- The paper demonstrates that Differential Smoothing reshapes reward structures to mitigate diversity collapse during RL fine-tuning of LLMs.
- Extensive experiments reveal up to a 6.7% improvement in mathematical reasoning and a 4% pass@K gain on the Countdown task.
- The approach balances selection and reinforcement biases, providing scalable solutions and solid theoretical insights for RL enhancements.
Differential Smoothing Mitigates Sharpening and Improves LLM Reasoning
Introduction to Diversity Collapse in RL for LLMs
Reinforcement Learning (RL) fine-tuning of LLMs is known to cause diversity collapse, where the output generation diversity significantly diminishes. This process impacts metrics such as Pass@K, where RL-tuned models often underperform for large K compared to the original base model. The challenge lies in balancing diversity and accuracy, as existing methods that increase diversity typically degrade accuracy.
To address these issues, this paper introduces a novel method called Differential Smoothing, which provides a theoretically grounded approach to improve both correctness and diversity. The analysis identifies biases introduced by RL: selection bias, where correct trajectories with high base probabilities are preferentially reinforced, and reinforcement bias, where these trajectories receive disproportionately larger updates.
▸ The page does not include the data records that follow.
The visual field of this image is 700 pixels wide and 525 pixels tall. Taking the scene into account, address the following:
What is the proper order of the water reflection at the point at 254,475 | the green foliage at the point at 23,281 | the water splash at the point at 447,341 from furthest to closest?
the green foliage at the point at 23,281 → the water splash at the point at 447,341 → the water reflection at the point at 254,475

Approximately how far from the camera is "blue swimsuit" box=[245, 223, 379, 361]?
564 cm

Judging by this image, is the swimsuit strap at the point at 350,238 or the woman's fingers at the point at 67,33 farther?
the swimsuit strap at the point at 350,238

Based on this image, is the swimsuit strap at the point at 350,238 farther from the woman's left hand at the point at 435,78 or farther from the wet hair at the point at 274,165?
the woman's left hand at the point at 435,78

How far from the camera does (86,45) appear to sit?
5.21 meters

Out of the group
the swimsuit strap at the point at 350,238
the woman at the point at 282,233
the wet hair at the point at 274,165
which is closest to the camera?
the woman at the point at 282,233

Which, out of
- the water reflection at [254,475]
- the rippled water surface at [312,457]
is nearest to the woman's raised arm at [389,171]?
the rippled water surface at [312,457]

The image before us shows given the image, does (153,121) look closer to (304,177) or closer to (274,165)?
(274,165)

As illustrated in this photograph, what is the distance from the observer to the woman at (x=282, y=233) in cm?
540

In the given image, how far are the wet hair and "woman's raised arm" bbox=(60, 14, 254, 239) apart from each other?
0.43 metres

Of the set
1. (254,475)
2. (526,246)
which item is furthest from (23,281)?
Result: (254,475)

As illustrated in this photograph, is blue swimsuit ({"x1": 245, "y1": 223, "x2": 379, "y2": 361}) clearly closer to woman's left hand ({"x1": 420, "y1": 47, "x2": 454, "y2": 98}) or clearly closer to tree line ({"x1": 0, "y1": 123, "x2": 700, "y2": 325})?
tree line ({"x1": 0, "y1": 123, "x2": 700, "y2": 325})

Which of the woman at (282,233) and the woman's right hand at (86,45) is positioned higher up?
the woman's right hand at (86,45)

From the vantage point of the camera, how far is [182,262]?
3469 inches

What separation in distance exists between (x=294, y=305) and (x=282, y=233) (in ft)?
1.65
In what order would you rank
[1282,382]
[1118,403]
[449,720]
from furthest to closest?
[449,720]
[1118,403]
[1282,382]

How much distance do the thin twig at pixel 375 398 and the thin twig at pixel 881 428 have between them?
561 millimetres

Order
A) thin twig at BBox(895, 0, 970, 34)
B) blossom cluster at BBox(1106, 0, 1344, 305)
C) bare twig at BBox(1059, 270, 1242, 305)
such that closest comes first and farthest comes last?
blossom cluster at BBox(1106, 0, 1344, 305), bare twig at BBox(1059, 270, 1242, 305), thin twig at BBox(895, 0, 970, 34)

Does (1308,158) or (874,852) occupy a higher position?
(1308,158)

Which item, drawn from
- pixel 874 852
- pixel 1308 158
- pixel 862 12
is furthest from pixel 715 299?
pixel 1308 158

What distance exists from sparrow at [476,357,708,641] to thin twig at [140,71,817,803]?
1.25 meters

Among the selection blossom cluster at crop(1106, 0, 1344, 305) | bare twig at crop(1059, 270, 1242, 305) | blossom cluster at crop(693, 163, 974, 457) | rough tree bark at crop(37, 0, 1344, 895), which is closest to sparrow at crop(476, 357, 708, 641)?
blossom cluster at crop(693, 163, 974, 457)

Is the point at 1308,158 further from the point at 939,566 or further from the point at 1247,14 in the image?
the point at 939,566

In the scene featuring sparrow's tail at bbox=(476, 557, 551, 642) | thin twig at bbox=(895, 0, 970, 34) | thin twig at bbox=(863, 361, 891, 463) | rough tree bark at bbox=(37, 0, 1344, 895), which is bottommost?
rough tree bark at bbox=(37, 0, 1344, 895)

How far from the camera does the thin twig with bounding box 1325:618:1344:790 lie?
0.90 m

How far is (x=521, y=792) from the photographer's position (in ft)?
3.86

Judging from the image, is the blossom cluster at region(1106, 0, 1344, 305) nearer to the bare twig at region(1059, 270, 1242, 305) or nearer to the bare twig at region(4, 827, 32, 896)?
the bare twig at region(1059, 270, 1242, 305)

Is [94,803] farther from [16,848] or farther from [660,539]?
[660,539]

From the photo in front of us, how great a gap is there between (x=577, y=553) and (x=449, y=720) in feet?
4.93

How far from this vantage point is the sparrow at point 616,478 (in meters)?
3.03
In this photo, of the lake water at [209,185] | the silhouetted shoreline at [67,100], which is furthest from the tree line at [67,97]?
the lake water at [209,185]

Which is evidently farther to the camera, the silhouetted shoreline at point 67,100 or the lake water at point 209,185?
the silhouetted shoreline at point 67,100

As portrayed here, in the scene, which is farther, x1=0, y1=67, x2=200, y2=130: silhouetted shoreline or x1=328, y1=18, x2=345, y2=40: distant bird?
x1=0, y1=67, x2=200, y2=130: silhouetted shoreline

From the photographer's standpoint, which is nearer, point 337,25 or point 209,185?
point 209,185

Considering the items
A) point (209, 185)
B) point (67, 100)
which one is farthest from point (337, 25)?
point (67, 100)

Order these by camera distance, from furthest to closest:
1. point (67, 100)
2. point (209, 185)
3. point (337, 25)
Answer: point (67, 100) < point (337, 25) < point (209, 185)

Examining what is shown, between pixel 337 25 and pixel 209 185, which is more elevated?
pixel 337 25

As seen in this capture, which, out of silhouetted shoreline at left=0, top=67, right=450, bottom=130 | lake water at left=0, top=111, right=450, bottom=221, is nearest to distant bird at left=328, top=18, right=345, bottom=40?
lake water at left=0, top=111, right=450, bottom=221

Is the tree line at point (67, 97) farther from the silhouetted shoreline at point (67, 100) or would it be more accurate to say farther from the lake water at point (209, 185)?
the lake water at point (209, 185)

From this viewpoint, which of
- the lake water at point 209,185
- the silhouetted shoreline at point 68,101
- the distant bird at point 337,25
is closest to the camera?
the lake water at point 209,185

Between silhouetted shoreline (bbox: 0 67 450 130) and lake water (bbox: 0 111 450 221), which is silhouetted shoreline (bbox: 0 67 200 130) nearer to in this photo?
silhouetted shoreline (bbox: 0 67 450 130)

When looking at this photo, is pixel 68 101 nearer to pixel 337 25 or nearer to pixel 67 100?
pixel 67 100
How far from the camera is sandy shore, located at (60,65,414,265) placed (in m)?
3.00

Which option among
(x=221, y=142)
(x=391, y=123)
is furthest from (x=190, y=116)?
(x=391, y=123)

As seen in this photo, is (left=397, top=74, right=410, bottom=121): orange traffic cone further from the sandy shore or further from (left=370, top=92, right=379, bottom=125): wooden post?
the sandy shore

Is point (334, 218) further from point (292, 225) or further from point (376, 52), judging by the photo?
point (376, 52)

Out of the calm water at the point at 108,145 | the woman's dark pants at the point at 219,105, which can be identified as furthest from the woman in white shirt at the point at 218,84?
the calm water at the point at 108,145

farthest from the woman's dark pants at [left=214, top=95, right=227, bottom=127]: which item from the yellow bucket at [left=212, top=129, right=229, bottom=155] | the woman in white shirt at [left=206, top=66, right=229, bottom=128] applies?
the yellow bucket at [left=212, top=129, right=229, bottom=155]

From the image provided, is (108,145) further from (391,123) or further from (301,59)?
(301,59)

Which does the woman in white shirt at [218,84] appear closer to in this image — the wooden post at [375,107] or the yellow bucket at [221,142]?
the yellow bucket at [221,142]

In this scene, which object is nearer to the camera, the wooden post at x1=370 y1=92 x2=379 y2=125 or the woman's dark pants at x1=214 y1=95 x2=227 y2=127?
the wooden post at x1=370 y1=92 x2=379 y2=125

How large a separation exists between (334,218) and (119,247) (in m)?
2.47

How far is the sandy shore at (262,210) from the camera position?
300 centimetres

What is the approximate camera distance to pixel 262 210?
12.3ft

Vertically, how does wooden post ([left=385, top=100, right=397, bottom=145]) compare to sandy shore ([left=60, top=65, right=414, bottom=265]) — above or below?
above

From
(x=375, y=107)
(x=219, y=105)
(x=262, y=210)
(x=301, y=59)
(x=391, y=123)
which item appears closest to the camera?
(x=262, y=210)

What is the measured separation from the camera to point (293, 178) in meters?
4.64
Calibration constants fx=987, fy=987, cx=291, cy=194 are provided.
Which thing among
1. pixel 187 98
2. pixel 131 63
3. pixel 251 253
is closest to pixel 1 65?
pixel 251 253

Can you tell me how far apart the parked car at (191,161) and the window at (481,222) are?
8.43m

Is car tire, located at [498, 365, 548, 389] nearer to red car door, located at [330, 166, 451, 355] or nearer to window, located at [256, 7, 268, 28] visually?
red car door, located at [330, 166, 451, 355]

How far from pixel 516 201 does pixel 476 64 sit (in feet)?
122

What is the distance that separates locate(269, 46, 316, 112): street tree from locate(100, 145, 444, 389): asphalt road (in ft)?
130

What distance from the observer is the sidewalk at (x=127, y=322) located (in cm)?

Methodological Foundations of Differential Smoothing
Differential Smoothing proposes reshaping the reward structure to target specific biases. By modifying rewards for correct trajectories to include an entropy penalty, the method counteracts diversity collapse and enhances trajectory sampling diversity. Incorrect trajectories are treated differently by reinforcing correctness, providing a nuanced approach that balances the inherent trade-offs.
For a model, trajectories are delineated based on their correctness, with the reward function adjusted accordingly. This differential approach ensures both principles—selection and reinforcement—are aligned in preventing diversity collapse while maintaining successful trajectories.
Figure 1: An illustration of the sharpening effect in vanilla RL and the mitigation mechanism of DS-GRPO.
Empirical Validation Across Diverse Tasks
Extensive experiments validate Differential Smoothing's efficacy across various LLMs and tasks. In tests ranging from the Countdown task to complex mathematical reasoning benchmarks, Differential Smoothing consistently improves both Pass@1 and Pass@K metrics.
On the Countdown task, DS-GRPO enhances Pass@K rates by about 4%, accompanied by a notable speedup in inference. For mathematical reasoning benchmarks, Pass@1 and Pass@64 gains are substantial, with up to 6.7% improvement recorded. These results underscore the method's robustness and adaptability across different domains and model architectures.
Figure 2: Pass@K performance of DS-GRPO on the Countdown task, compared with GRPO under varying decoding temperatures and KL coefficients.
Implications and Future Developments
The implications of Differential Smoothing span both practical applications and theoretical insights. Practically, it offers a scalable solution to improve LLM performance across tasks where diversity and accuracy are critical. Theoretically, it provides clarity on how entropy manipulation affects distribution shaping in RL.
Future research may explore task-specific tuning of differential rewards, potentially refining the approach to optimize performance further. The nuanced understanding of entropy's role in RL can illuminate broader applications across AI, guiding new methods that consider both exploration and exploitation in model fine-tuning.
Conclusion
Differential Smoothing introduces a principled and empirically validated method to mitigate the diversity collapse common in RL fine-tuning of LLMs. By leveraging targeted reward modifications, it achieves superior performance in correctness and diversity across a range of challenging tasks. This approach sets a foundation for more adaptable and efficient RL-driven model improvements in complex environments.

Figure 3: Performance comparisons on MATH500 and Countdown. Left: Comparison among DS-GRPO, GRPO, GR-PKPO.